Portaria que considera discriminatória dispensa por justa causa de empregado que não apresentar comprovante de vacinação já tem sua constitucionalidade discutida no STF

10/11/2021 Rangel e Simões

Por Leonardo Alves, advogado

 

No dia 01/11/2021, o Governo Federal, através do Ministério do Trabalho e Previdência, editou a Portaria 620, que, entre outras coisas, considera como discriminatória a exigência de comprovante de vacinação como condição para manutenção ou acesso ao emprego, e proíbe a dispensa por justa causa de empregado que não apresente o referido documento.

A Portaria prevê, ainda, que a dispensa por justa causa do empregado por não apresentar o comprovante de vacinação faculta ao trabalhador, além do direito à reparação pelo dano moral, optar entre a reintegração ao emprego, com ressarcimento da remuneração do período de afastamento, e a percepção, em dobro, da remuneração do período em que permaneceu afastado. Todavia, a inconstitucionalidade da referida Portaria é evidente, na medida em que invade competência exclusiva do Poder Legislativo.

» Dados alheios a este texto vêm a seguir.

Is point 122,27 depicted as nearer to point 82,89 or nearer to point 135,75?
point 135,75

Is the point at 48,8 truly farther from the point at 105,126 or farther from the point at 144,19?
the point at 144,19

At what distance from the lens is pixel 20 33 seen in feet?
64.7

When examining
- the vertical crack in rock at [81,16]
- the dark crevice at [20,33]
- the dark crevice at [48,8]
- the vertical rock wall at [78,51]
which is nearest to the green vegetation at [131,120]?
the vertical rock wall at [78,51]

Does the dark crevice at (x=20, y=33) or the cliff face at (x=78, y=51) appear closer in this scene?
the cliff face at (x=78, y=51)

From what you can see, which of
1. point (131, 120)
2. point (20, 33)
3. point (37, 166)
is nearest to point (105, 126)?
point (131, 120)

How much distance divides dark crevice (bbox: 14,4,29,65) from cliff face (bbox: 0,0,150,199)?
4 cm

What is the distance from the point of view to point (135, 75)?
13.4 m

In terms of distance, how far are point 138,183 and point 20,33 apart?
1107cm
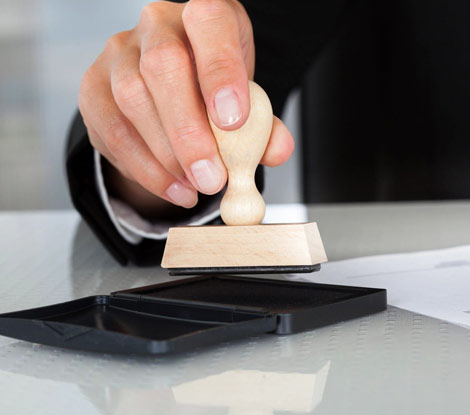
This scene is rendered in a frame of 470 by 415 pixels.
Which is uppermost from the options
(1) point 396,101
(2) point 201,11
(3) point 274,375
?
(1) point 396,101

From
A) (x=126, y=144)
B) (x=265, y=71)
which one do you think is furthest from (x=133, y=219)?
(x=265, y=71)

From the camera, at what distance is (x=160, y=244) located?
820 mm

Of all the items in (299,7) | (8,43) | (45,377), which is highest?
(8,43)

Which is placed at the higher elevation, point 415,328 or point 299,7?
point 299,7

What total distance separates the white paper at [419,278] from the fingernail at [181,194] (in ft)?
0.42

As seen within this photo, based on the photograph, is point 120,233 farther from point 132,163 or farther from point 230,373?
point 230,373

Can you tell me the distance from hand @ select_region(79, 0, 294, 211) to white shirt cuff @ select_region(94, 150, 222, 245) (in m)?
0.09

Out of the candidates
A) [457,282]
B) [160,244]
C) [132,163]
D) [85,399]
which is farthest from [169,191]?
[85,399]

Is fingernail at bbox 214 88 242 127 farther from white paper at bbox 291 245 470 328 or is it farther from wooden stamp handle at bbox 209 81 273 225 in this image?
white paper at bbox 291 245 470 328

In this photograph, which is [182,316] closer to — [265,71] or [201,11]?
[201,11]

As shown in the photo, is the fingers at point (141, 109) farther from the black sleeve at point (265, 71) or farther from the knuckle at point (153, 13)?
the black sleeve at point (265, 71)

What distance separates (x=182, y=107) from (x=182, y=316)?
0.67ft

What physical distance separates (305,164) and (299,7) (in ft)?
6.79

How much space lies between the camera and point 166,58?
576mm
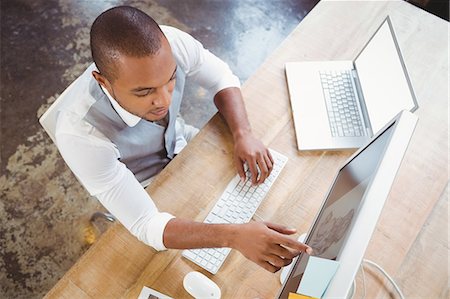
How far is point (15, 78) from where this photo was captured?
2439 millimetres

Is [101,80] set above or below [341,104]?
above

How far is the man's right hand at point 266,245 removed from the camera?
1066 mm

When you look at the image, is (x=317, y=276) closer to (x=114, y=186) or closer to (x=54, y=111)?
(x=114, y=186)

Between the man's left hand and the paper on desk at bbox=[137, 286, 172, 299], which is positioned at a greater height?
the man's left hand

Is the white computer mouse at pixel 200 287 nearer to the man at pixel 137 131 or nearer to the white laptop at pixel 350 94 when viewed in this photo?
the man at pixel 137 131

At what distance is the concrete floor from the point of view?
1995 millimetres

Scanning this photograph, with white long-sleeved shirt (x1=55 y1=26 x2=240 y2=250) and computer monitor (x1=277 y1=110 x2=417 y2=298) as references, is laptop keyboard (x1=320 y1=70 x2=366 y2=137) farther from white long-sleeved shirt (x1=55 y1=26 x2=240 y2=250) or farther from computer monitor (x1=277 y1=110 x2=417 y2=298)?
white long-sleeved shirt (x1=55 y1=26 x2=240 y2=250)

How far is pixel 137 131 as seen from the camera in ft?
4.15

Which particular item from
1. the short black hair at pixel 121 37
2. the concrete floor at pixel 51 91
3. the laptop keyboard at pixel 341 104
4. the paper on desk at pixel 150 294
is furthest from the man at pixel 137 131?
the concrete floor at pixel 51 91

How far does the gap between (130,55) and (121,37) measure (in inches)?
1.7

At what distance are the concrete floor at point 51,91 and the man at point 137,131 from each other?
877 mm

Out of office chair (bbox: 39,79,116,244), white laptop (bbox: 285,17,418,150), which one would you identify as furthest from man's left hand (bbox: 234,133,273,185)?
office chair (bbox: 39,79,116,244)

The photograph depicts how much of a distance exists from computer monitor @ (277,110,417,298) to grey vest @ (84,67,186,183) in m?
0.54

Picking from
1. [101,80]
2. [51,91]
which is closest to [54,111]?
[101,80]
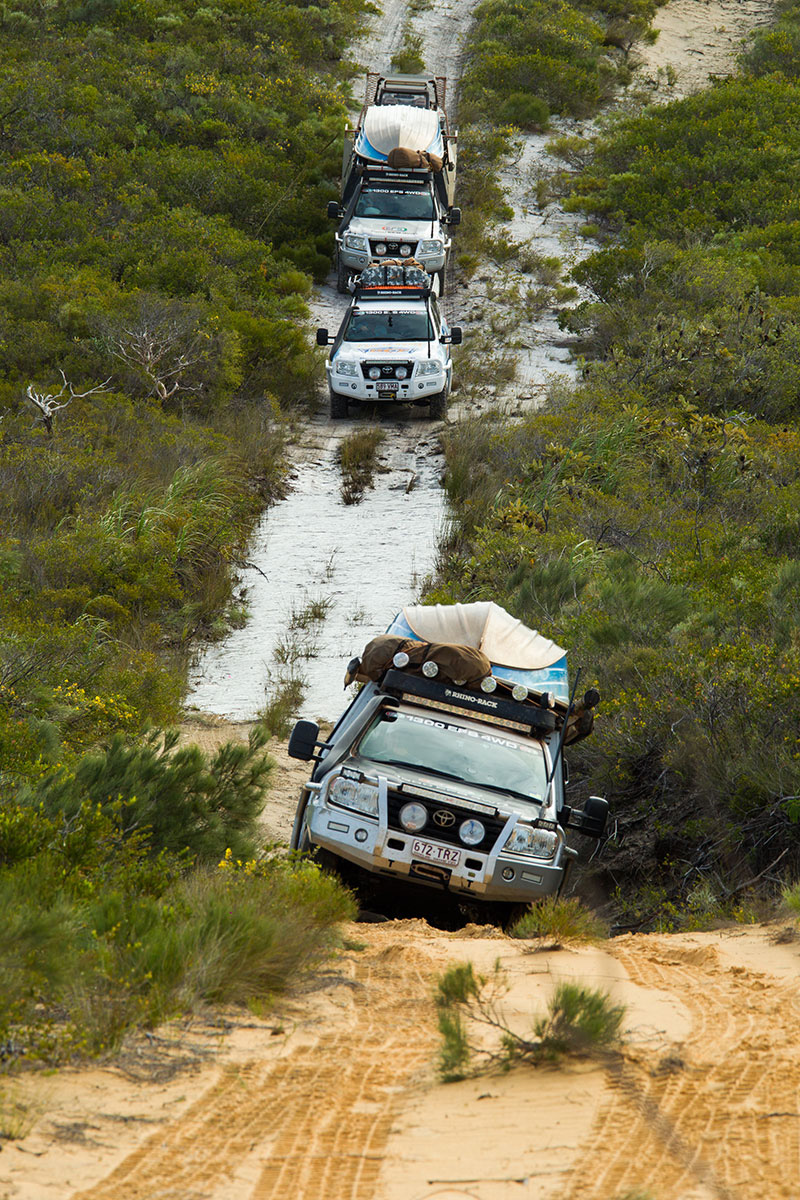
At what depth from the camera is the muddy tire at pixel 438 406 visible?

O Poder Executivo não tem competência para criar leis. O art. 87, parágrafo único, II, da Constituição Federal, permite que ministros de Estado expeçam instruções para o fiel cumprimento de leis, decretos e regulamentos. Porém, a Portaria 620, do Ministério do Trabalho e Previdência, não regulamenta qualquer destas espécies normativas. Em verdade, inova no ordenamento jurídico, criando obrigações gerais e abstratas (ou seja, lei) em matéria de direito do trabalho, o que, repita-se, incumbe exclusivamente ao Poder Legislativo federal, nos termos do art. 22, I, da Constituição.

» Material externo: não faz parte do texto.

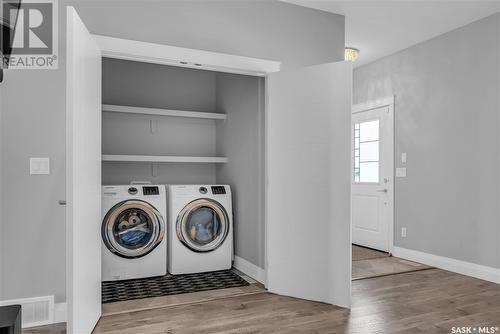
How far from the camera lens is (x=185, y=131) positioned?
4.68 meters

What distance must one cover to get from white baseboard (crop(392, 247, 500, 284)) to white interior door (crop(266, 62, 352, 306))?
5.86ft

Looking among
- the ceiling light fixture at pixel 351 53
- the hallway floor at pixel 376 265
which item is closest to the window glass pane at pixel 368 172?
the hallway floor at pixel 376 265

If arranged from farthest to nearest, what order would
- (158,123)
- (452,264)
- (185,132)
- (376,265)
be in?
(185,132)
(158,123)
(376,265)
(452,264)

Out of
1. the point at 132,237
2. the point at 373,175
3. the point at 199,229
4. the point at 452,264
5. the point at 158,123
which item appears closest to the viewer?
the point at 132,237

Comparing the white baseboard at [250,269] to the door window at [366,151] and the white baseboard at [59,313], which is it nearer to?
the white baseboard at [59,313]

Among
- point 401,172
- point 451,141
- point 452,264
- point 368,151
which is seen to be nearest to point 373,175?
point 368,151

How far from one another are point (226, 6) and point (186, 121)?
5.81 feet

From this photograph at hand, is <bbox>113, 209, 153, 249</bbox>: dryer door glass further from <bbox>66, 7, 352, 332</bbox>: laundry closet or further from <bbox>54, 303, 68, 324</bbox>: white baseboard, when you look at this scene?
<bbox>54, 303, 68, 324</bbox>: white baseboard

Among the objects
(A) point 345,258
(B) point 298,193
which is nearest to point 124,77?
(B) point 298,193

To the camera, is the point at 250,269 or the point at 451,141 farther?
the point at 451,141

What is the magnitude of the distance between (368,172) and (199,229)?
2.66m

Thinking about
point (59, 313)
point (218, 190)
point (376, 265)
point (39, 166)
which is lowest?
point (376, 265)

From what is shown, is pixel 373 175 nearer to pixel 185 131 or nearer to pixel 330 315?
pixel 185 131

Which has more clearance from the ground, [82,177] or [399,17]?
[399,17]
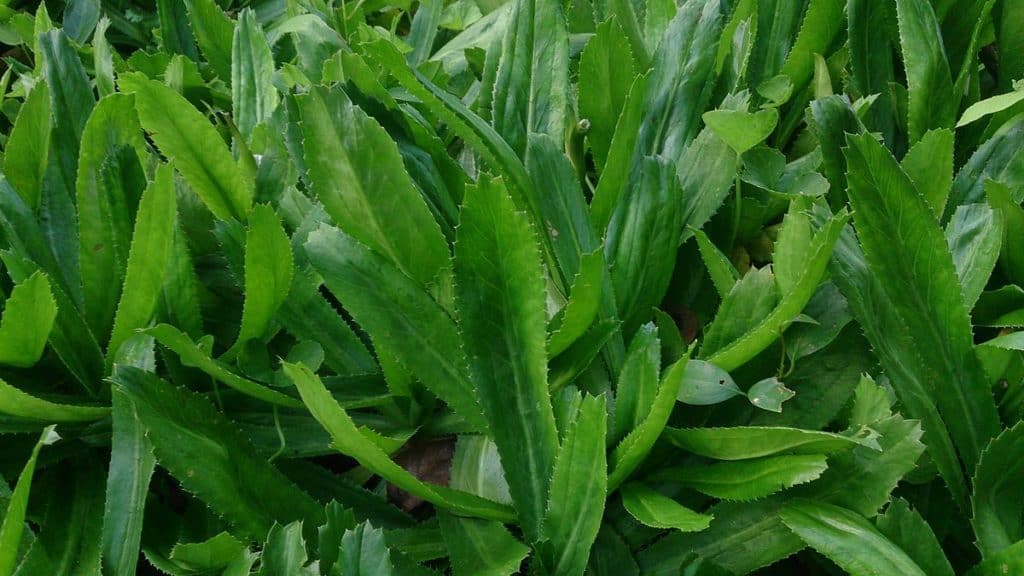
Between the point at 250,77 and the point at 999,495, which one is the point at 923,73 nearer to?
the point at 999,495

Com base tanto neste fundamento como em outros, o partido Rede Sustentabilidade ajuizou Arguição de Descumprimento de Preceito Fundamental (ADPF) contra a referida Portaria, argumentando que “tenta o Poder Executivo Federal impor suas vontades ao Congresso Nacional, como modus operandi padrão”.

A ADPF foi distribuída sob o n. 898[1]. Trata-se de uma ação cujo julgamento incumbe exclusivamente ao Supremo Tribunal Federal. Seu objetivo consiste em desconstituir atos que violem preceitos fundamentais previstos na Constituição Federal, a exemplo dos dispositivos que versam sobre a distribuição de competências entre os Três Poderes.

O partido Rede Sustentabilidade também argumenta que a Portaria vai de encontro ao entendimento da própria Justiça do Trabalho, inclusive do próprio Tribunal Superior do Trabalho, mencionando o Ato GP.GVP.CGJT 279/2021, da referida Corte, publicado em 03/11/2021, que passou a exigir a apresentação do comprovante de vacinação como requisito para ingresso e circulação nas dependências do fórum.

Ato semelhante já havia sido editado pelo STF, que publicou a Resolução 748, em 26/10/2021.

A ADPF menciona, também, algumas decisões de Tribunais Regionais do Trabalho, como o entendimento do TRT da 2ª Região (São Paulo), que validou a dispensa por justa causa de empregada de hospital infantil que se recusou a tomar vacina contra covid[2].

Vale mencionar, também, que foi proposto no Senado Federal, projeto de lei de autoria do Senador Humberto Costa (PT-PE)[3], com o objetivo de sustar a Portaria 620/2021, do Ministério do Trabalho e Emprego.

Em resumo, o ato do Poder Executivo invade a competência do Poder Legislativo e contraria o entendimento do Poder Judiciário, representado pelas Cortes Superiores (especificamente STF e TST), e consiste em mais uma das muitas tentativas do Governo Federal de desestimular a vacinação contra a COVID-19.

Destaque-se que o próprio STF já decidiu, nas ADIs 6586 e 6587 e no ARE 1.267.897, no sentido de que é constitucional a determinação de realização compulsória de vacinação.

Neste contexto, é provável que a Portaria não prospere, sendo questão de tempo até que seja declarada inconstitucional pelo STF ou sustada por ato do Congresso Nacional.

[1] Disponível em < https://static.poder360.com.br/2021/11/Peticao-Inicial-ADPF-Demissao-Vacina.pdf >.

[2] Disponível em < https://ww2.trt2.jus.br/noticias//noticias/noticia/news/empregada-de-hospital-infantil-se-recusa-a-tomar-vacina-contra-covid-19-e-recebe-justa-causa/?tx_news_pi1%5Bcontroller%5D=News&tx_news_pi1%5Baction%5D=detail&cHash=4a1f82c89c00b6edf90136534cc59a21 >.